Troubles began for suspended Gary lawyer Robert Holland in 2016 when he filed a complaint against IU for injuries he received in falls outside its Northwest Library. In late 2018, Holland filed an affidavit alleging that because IU operates retail establishments on its campus, the university is a corporation under federal law and can never claim sovereign immunity under state law.

The Lake Superior Court struck the affidavit as frivolous and sanctioned Holland, ordering him to pay $1,500 in attorney fees within 60 days. It warned Holland that if he continued to file such frivolous motions, as had been his pattern, the next sanction would be dismissal of his lawsuit. Additionally, the trial court rejected his request to certify 24 of its orders for interlocutory appeal.

Regardless, Holland proceeded with the appeal and failed to arrange for a transcript, prompting the Indiana Court of Appeals to order him to show cause why the appeal should not be dismissed. When he failed to do so, the appellate court dismissed the appeal.

When Holland filed a petition to transfer, the Indiana Supreme Court denied it in July 2019. IU requested additional sanctions on Holland for failing to pay the original $1,500 and for his continued frivolous filings, prompting the trial court to dismiss his lawsuit.

Holland next sought transfer of the appeal to the Indiana Supreme Court under Indiana Appellate Rule 56 because the trial court had refused to acknowledge the special rights he claimed as a “Moorish American.” Indiana justices denied his petition and dismissed his appeal, only to have Holland file an untimely, amended notice of appeal seeking to appeal the same orders he challenged in that dismissed appellate proceeding.

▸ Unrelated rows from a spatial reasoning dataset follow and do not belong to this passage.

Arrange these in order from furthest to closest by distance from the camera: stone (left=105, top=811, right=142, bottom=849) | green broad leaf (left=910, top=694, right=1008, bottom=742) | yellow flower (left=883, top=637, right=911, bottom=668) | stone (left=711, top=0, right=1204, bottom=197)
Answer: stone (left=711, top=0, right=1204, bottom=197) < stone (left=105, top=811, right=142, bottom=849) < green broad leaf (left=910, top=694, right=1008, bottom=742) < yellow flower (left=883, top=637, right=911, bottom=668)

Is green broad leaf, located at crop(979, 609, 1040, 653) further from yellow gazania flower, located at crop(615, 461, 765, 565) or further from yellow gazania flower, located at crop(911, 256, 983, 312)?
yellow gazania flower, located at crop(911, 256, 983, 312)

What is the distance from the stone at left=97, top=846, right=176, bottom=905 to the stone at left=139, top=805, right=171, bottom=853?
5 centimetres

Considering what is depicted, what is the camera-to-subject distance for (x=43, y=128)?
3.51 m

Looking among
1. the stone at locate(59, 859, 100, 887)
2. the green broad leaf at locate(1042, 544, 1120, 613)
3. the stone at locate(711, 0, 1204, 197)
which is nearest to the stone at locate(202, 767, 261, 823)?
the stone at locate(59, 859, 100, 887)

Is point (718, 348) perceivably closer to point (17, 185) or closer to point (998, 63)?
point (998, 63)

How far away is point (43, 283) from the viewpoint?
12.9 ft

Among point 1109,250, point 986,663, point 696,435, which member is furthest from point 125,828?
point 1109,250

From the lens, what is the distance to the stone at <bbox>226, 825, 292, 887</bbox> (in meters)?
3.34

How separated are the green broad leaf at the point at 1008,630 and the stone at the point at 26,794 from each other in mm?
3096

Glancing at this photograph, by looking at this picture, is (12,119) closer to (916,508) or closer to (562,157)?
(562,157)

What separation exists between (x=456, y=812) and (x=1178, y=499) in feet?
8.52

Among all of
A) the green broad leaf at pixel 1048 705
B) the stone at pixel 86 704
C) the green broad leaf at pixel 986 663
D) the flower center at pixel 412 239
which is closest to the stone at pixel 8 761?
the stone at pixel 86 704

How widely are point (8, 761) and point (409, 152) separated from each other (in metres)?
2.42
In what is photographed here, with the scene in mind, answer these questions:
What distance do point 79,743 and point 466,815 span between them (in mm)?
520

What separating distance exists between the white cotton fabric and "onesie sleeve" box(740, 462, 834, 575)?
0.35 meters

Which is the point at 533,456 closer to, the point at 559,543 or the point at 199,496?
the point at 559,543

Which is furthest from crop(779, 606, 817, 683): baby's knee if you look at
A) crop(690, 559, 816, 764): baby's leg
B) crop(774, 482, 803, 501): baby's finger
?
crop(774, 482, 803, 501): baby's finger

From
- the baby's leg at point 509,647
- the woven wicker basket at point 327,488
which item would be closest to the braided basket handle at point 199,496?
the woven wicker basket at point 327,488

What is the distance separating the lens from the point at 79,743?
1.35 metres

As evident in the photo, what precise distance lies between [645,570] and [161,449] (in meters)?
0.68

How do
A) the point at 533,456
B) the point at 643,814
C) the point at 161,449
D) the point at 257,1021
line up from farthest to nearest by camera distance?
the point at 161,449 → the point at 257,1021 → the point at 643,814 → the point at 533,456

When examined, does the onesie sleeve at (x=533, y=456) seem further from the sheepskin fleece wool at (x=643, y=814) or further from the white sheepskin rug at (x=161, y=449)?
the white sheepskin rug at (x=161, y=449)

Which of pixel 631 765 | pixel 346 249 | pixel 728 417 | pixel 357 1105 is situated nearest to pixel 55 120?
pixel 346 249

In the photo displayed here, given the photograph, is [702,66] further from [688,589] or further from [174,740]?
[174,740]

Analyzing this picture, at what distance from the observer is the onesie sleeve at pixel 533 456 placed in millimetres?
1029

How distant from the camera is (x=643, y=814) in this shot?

Holland further filed a request for review, claiming the trial court’s orders violated a 1787 Moroccan Treaty of Peace and Friendship and were void and unconstitutional. Both the Indiana Supreme Court and the Indiana Court of Appeals issued orders denying him relief, effectively ending his appeal.

He in turn filed three motions to set aside the judgment in August 2020 with the trial court, which rejected all of them on grounds that he had “exhausted all appeals” and nothing remained pending before it.

In his latest appeal to the COA, Holland challenged the orders rejecting his purported Trial Rule 60(B) motions as well as a number of the orders and judgments entered by the trial court during the last three years.

Dismissing all portions of Holland’s appeal except his challenge to the trial court’s orders dated Aug. 5 and 31, 2020, the appellate court on Friday concluded that his Trial Rule 60(B) motions and latest appeal were merely attempts to relitigate issues that were conclusively litigated in the earlier proceedings.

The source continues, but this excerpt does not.